RediSearch / redisearch-py

RediSearch python client

Home Page:https://redisearch.io

Geek Repo:Geek Repo

Github PK Tool:Github PK Tool

Any interest in a Client based on aioredis?

alancleary opened this issue · comments

I think it would be nice if there were a RediSearch asyncio Python Client, specifically, one based on the aioredis asyncio (PEP 3156) Redis client library. Looking at the redisearch-py code, it seems like this would only require implementing a new Client class based on aioredis with async methods, rather than making a whole new library. Is this something users would be interested in? Are the maintainers open to adding support for asyncio? I'm willing to tackle the initial implementation and make a pull request. Let me know.

@alancleary thanks the nice suggestion, yes we'll be welcome such a PR.

Hey there. Sorry for the long delay on this. I went through and ported the whole client and auto_complete classes into aio code but then got hung up on how to set up testing and installation. I guess testing isn't strictly necessary since the classes are implementing the same API but I'm not sure how to handle installation since redisearch supports Python 2 and aio is a Python 3 feature.

Let me know if you have thoughts on this or if I should just go ahead and make a PR with just the aio classes.

@alancleary Mind sharing a link? We've recently started unifying a client to combine async, sync, and the various connection options (pools, sentinel, etc). I'd love to work with you on it if you're interested - especially as we haven't yet started the async side yet!

@chayim Here's a commit that adds an AioClient class (with AioBatchIndexer) and an AioAutoCompleter class: https://github.com/alancleary/redisearch-py/commit/ed3da46bc2a17b9060d0480c12954bec270b3d50. These are the only classes that needed to be ported because they're the only classes that use a Redis connection.

The classes use the aioredis module, which implements the same API as the redis module, so other than adding async and await in the correct places, the only difference is how the classes are initialized and destructed.

For initialization, I used the same initialization pattern as the aioredis module, so you can instantiate the classes with or without using await. For example:

from redisearch import AioClient

def main():
    client = AioClient("my-index")

async def main():
    client = await AioClient("my-index")

Instantiating a class using await initializes the aioredis Client (i.e. it actually connects to Redis), whereas omitting the await does not initialize the aioredis Client (i.e. it instantiates the aioredis Client but does not connect to Redis). This has the advantage of allowing users to instantiate the classes outside of the aio event loop. Notice in the commit, though, that the classes' asynchronous initialize methods aren't called anywhere besides the __await__ method. This is because __await__ is simply calling the aioredis Client's initialize method.
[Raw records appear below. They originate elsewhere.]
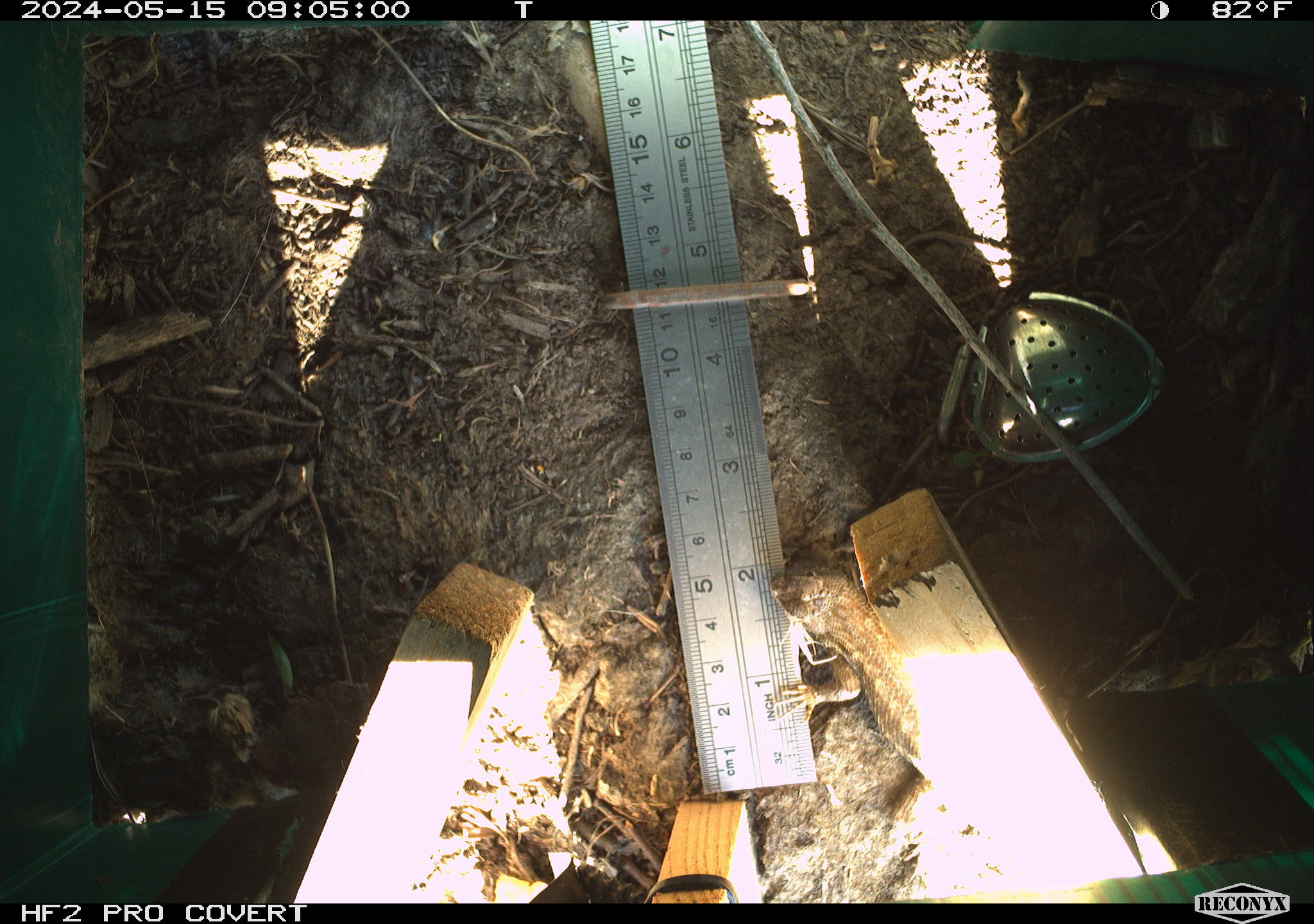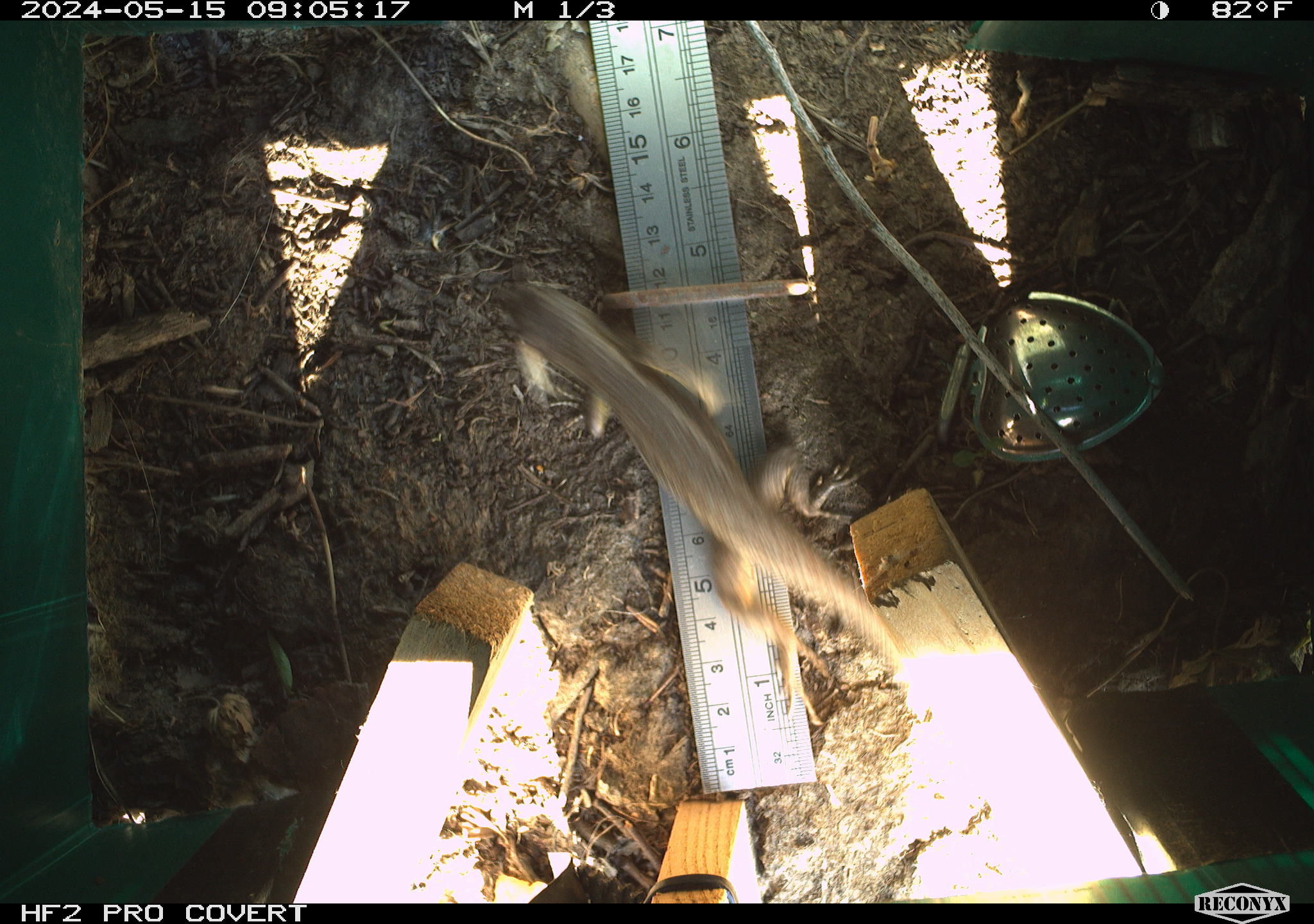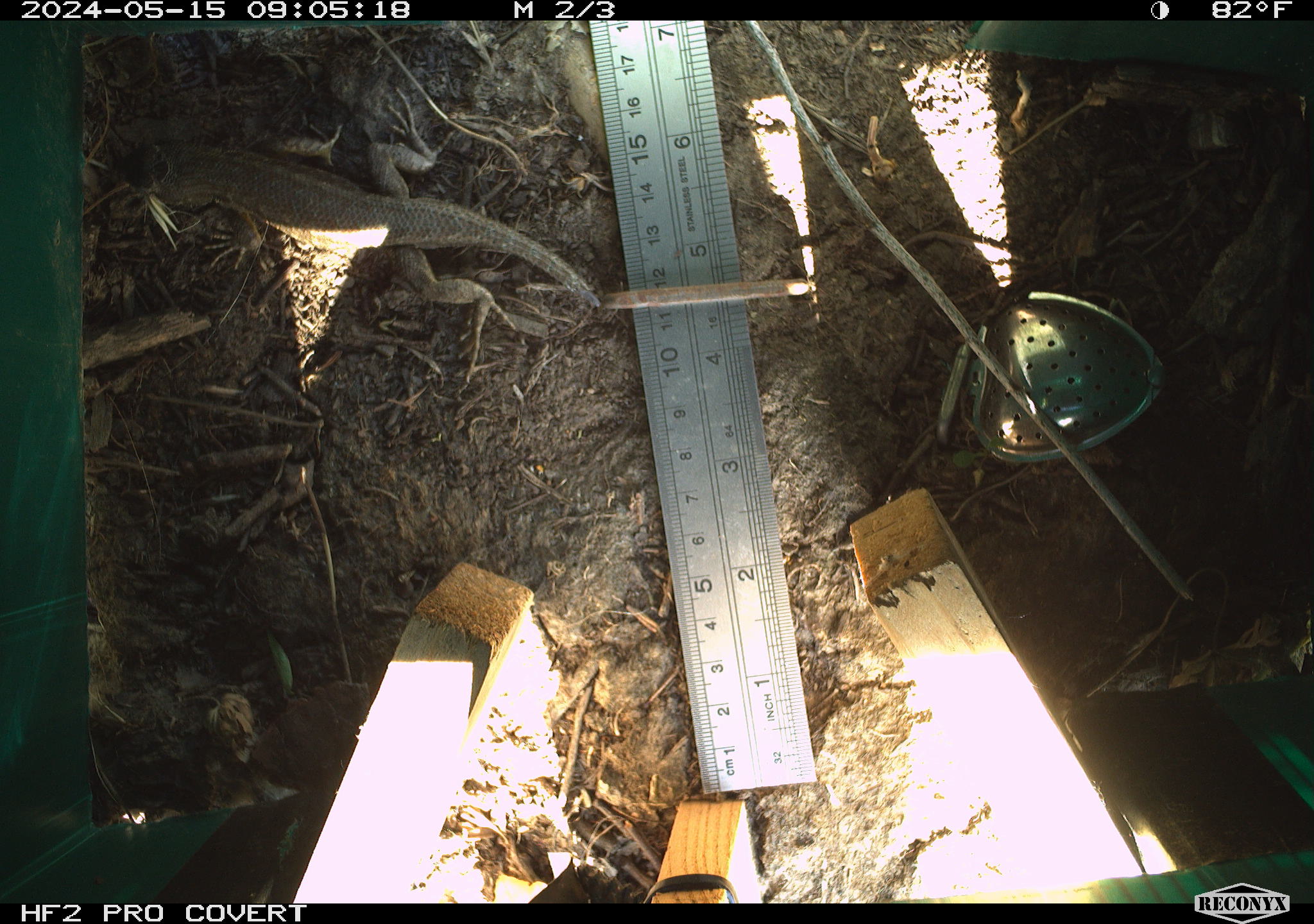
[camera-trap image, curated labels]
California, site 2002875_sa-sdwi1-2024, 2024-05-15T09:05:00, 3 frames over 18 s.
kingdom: Animalia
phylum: Chordata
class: Reptilia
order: Squamata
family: Phrynosomatidae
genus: Sceloporus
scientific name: Sceloporus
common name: spiny lizards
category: sceloporus species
Sceloporus species (spiny lizards) (Sceloporus).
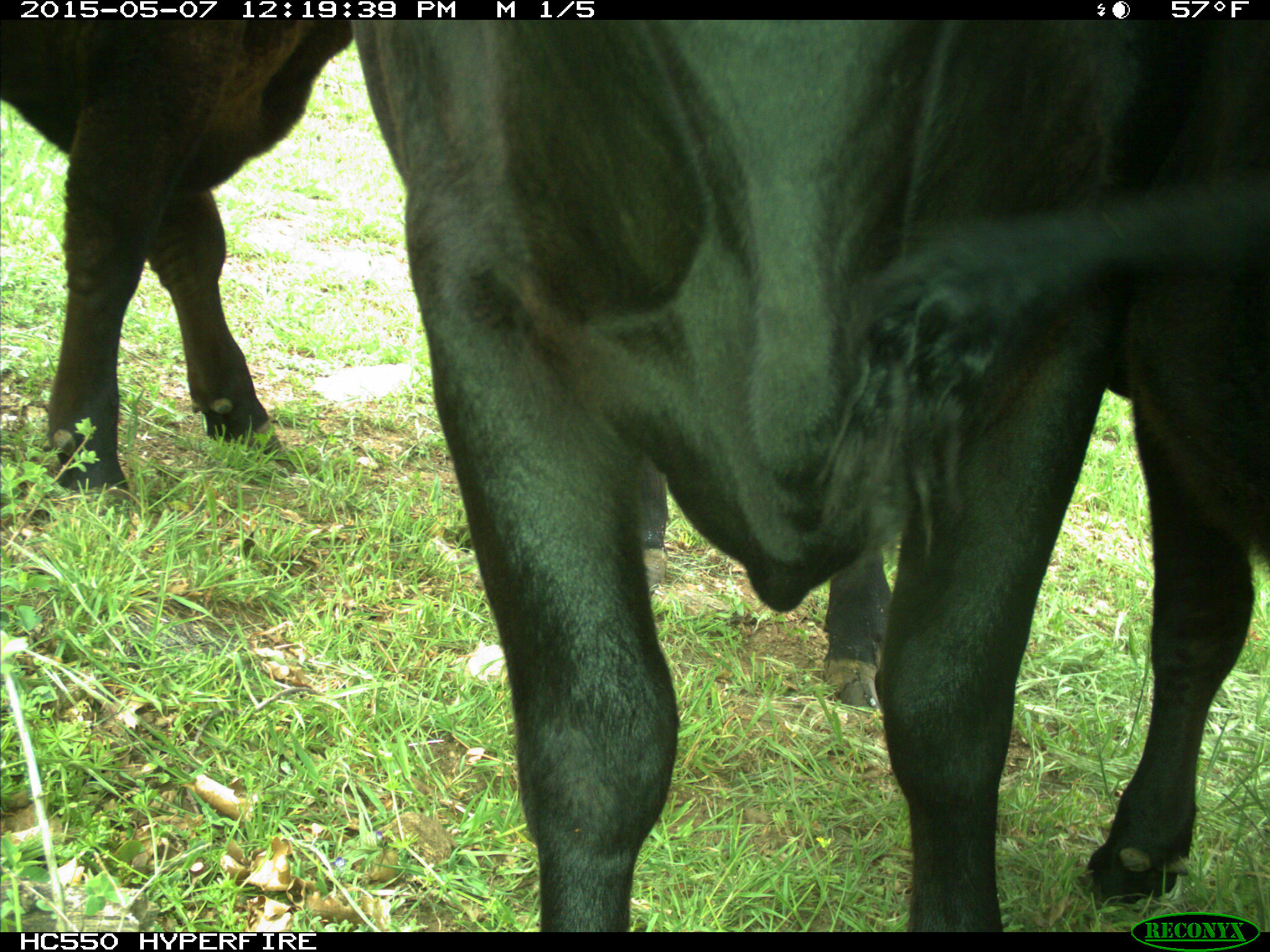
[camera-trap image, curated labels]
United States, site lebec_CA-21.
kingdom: Animalia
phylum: Chordata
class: Mammalia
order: Artiodactyla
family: Bovidae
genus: Bos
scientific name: Bos taurus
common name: domestic cow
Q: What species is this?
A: Bos taurus (domestic cow).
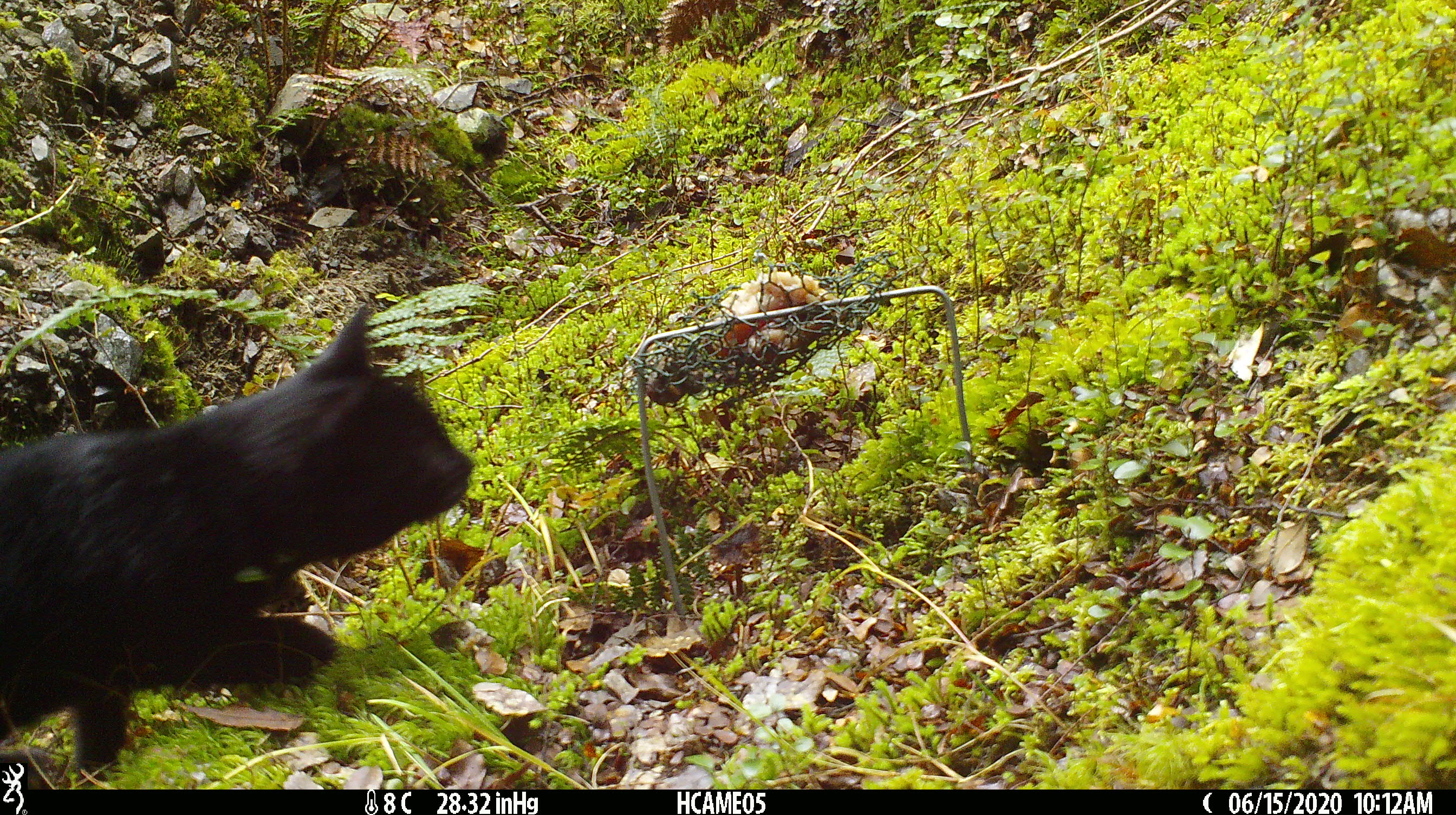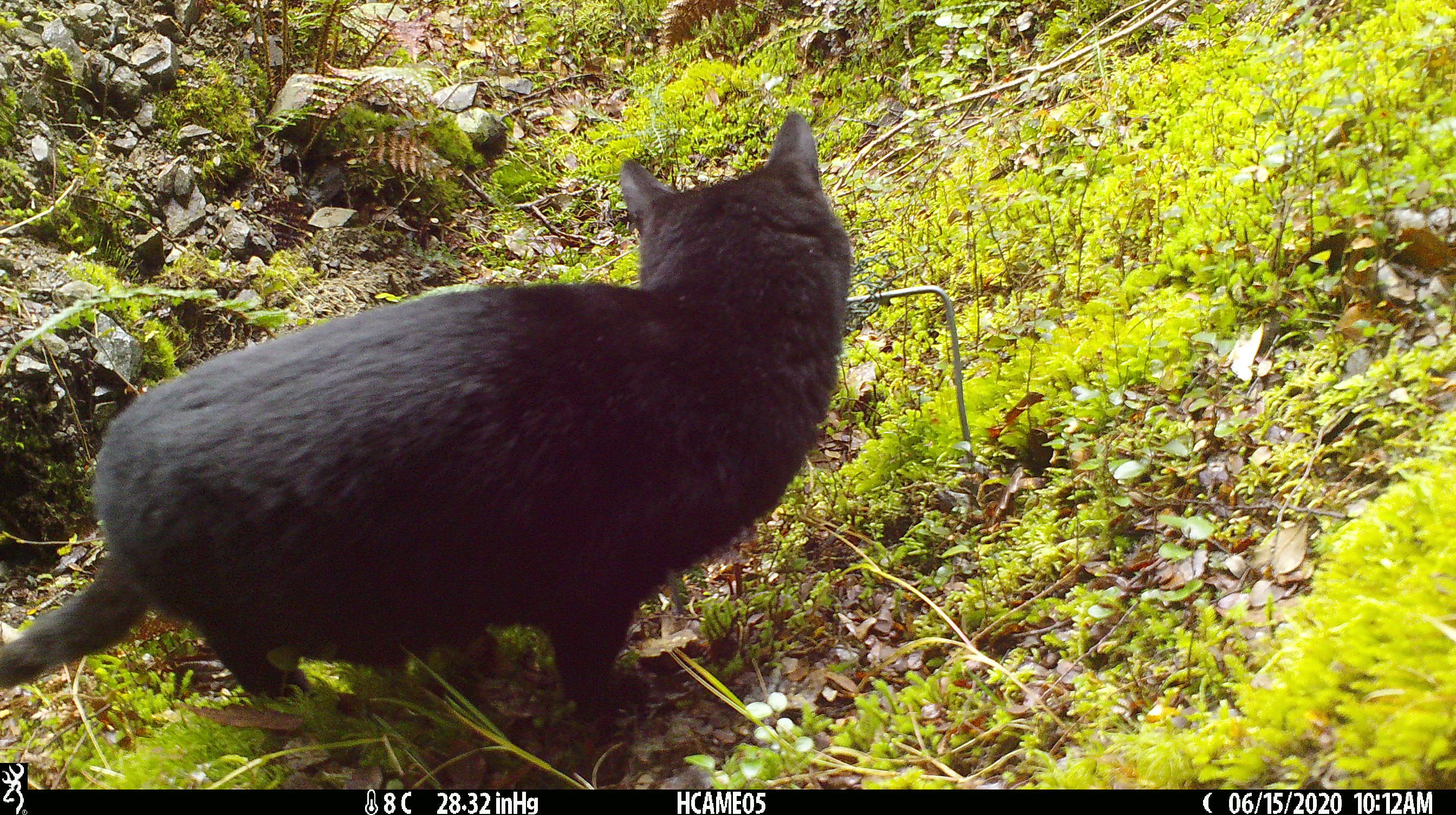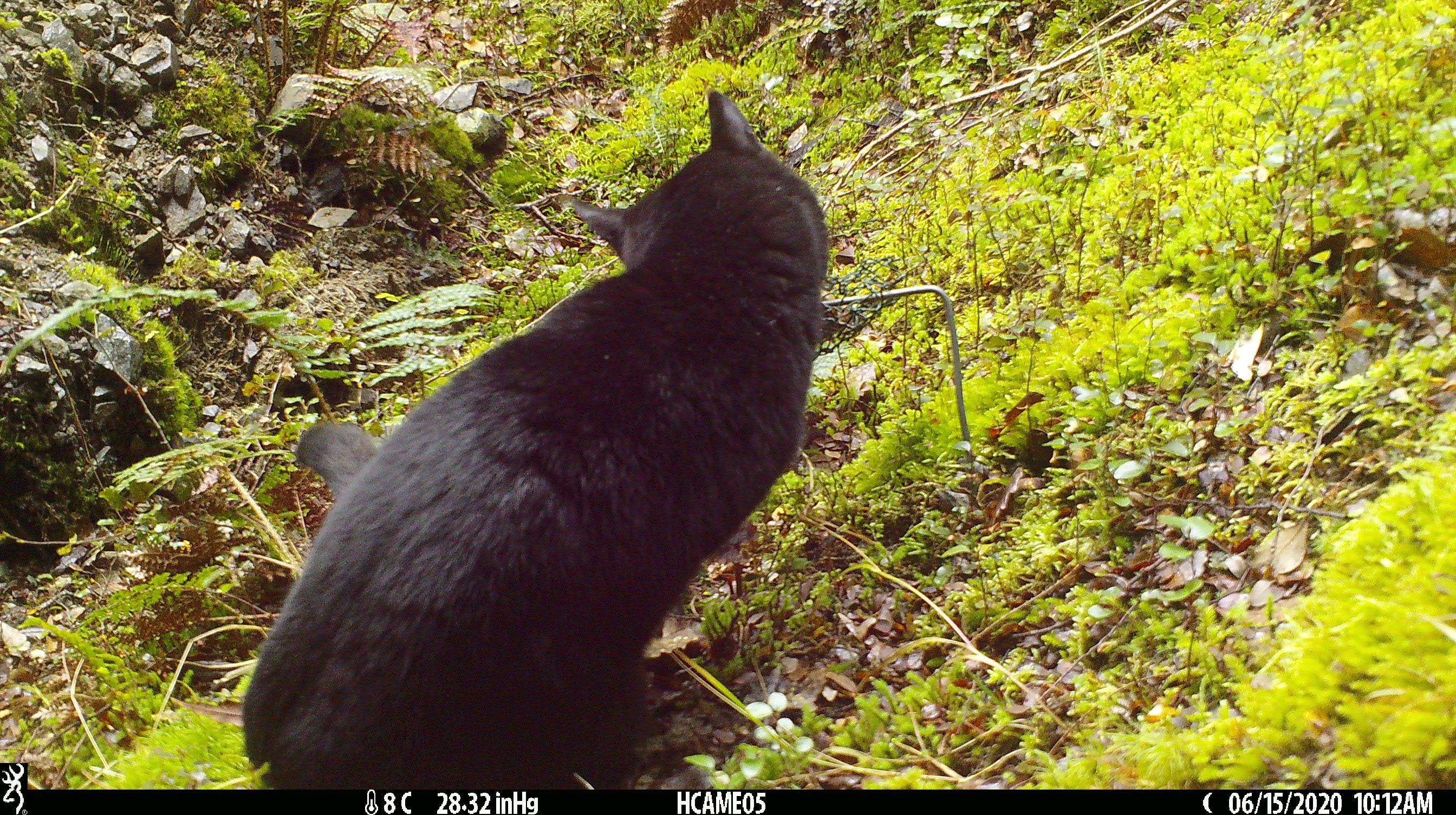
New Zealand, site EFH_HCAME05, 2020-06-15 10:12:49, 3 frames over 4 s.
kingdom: Animalia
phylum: Chordata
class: Mammalia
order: Carnivora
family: Felidae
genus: Felis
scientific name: Felis catus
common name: domestic cat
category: cat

The aioredis Client actually calls its initialize method every time it sends a command to Redis, so if we don't explicitly initialize the aioredis Client when instantiating a redisearch class we know the aioredis Client will initialize itself when we start using it to send commands to Redis.

Initializing the aioredis Client as early as possible is nice, though, because it gives users an early exit if the connection fails. If a user has to instantiate a class outside of the aio event loop but wants the early exit, then they can call a redisearch class's initialize method themselves once inside the even loop. For example:

import asyncio
from redisearch import AioAutoCompleter

async def main(auto_completer):
    await auto_completer.initialize()

if __name__ == '__main__':
    auto_completer = AioAutoCompleter('ac')
    asyncio.run(main(auto_completer))

Those were the only additions to the redisearch API.

Regarding class destruction, I had to update the AioBatchIndexer's __del__ method to account for the event loop. Specifically, I used the same destruction pattern as the aioredis module, which checks if the event loop is still running and tries to run a new loop if it's not. The problem with this approach is that in some cases the event loop will be stopped and you won't be able to start another, meaning the last batch commit will not happen. aioredis gets around this by using the asynchronous __aenter__ and __aexit__ context manager magic methods, which guarantee that the event loop will still be running when the class's context is exited. Here's an example of what using such a context manager might look like:

client = await AioClient("my-index")
async with client.batch_indexer() as indexer:
    pass

Not only does this guarantee that the last commit will happen, it will also be at a much more predictable time, i.e. when the indexer block is exited, instead of whenever the heck the interpreter decides to call __del__. In fact, I think predictability is a good reason to add a similar context manager to the existing BatchIndexer class as well (and maybe even the (Aio)Client and (Aio)AutoCompleter classes).

Anyway, let me know if you have any questions or anything about the commit. I'm excited you're interested in adding aio support and I'm willing to help out however I can.